Given problem 1 ▸
According to the excerpt on promoting Filipino cuisine, which restaurants has Nicole Ponseca established?
Given problem 2 ▸
In the listing below, substitute "rejected" for every "flagged". Reproduce only the lines from the one that contains "Quality check round. The original labels for cars" through the end of the listing, with everything else unchanged.

Document excerpt ▸
A takeaway from food writer Angelo Comsti is this: “We need to stop being apologetic about our food. We need to stop comparing it to other cuisines because Filipino food is original.”
On the second day of the five-day online festivities, CCA Manila invited Entrée Pinays to showcase how they promoted Filipino cuisine that is still under-represented in Australia. They shared to the audience how they created the Barrio Food Festival and how they empowered the use of Filipino ingredients such as calamansi, as well as how they curated a pantry store called Merkado. “We can put Filipino cuisine on the global map by acknowledging our culture because ‘Bayanihan power’ is the key to success!” they said.
Nicole Ponseca, restaurateur and cookbook author based in New York, discussed “Sustaining Cravings for Filipino Food.” She is known for bringing Filipino food to the American mainstream audience way back when it was unheard of. Nicole introduced Filipino cuisine to New York diners by simply working on her strategy – “having a viewpoint, understanding your audience, and utilizing a creative brief.” Nicole has established successful restaurants such as Maharlika and Jeepney.
From a trendy point of view, Chef Angelo Guison stressed the importance of storytelling through online content creation. He said that you need to be true to yourself and do something close to your heart. And most important, your content has to be catchy.

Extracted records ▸
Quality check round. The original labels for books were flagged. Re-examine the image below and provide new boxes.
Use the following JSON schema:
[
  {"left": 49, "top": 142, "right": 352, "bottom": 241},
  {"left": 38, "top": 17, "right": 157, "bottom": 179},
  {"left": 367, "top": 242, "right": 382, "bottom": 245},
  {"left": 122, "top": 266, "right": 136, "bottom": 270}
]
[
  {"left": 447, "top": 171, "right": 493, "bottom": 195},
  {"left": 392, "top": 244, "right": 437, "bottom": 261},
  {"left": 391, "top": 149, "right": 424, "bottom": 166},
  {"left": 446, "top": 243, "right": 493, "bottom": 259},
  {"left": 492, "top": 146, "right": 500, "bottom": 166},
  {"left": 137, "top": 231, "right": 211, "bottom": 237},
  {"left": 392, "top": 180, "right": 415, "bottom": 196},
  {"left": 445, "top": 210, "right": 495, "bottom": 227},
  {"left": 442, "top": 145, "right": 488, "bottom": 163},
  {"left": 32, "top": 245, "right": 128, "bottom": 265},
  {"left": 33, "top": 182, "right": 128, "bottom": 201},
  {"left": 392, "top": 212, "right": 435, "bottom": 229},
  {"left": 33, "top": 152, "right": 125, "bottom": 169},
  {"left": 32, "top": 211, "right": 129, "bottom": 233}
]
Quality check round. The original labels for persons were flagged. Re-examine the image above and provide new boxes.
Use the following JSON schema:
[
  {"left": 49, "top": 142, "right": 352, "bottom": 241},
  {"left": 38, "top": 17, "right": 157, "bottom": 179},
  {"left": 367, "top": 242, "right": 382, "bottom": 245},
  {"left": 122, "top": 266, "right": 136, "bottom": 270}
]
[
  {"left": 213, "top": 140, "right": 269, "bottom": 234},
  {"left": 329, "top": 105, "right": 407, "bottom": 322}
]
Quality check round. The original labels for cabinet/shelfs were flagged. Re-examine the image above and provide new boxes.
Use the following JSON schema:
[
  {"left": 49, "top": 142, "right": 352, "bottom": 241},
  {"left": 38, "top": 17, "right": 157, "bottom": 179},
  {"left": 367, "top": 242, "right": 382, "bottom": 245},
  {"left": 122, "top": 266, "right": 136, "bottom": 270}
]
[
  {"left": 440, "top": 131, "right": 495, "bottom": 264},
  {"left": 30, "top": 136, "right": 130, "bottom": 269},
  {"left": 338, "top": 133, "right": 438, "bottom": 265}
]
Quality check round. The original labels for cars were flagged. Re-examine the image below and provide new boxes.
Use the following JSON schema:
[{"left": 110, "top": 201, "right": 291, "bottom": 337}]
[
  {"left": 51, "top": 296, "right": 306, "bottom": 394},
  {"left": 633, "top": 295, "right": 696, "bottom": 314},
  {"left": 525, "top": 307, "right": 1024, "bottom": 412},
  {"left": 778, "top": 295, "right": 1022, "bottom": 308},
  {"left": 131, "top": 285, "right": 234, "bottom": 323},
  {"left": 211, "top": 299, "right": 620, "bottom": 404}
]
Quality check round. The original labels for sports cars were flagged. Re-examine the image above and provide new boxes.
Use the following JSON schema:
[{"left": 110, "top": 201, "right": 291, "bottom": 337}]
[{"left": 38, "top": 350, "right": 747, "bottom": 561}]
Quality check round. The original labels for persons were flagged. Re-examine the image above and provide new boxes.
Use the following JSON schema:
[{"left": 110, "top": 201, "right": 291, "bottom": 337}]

Final answer 1 ▸
Maharlika and Jeepney

Final answer 2 ▸
Quality check round. The original labels for cars were rejected. Re-examine the image below and provide new boxes.
Use the following JSON schema:
[{"left": 110, "top": 201, "right": 291, "bottom": 337}]
[
  {"left": 51, "top": 296, "right": 306, "bottom": 394},
  {"left": 633, "top": 295, "right": 696, "bottom": 314},
  {"left": 525, "top": 307, "right": 1024, "bottom": 412},
  {"left": 778, "top": 295, "right": 1022, "bottom": 308},
  {"left": 131, "top": 285, "right": 234, "bottom": 323},
  {"left": 211, "top": 299, "right": 620, "bottom": 404}
]
Quality check round. The original labels for sports cars were rejected. Re-examine the image above and provide new boxes.
Use the following JSON schema:
[{"left": 110, "top": 201, "right": 291, "bottom": 337}]
[{"left": 38, "top": 350, "right": 747, "bottom": 561}]
Quality check round. The original labels for persons were rejected. Re-examine the image above and provide new boxes.
Use the following JSON schema:
[{"left": 110, "top": 201, "right": 291, "bottom": 337}]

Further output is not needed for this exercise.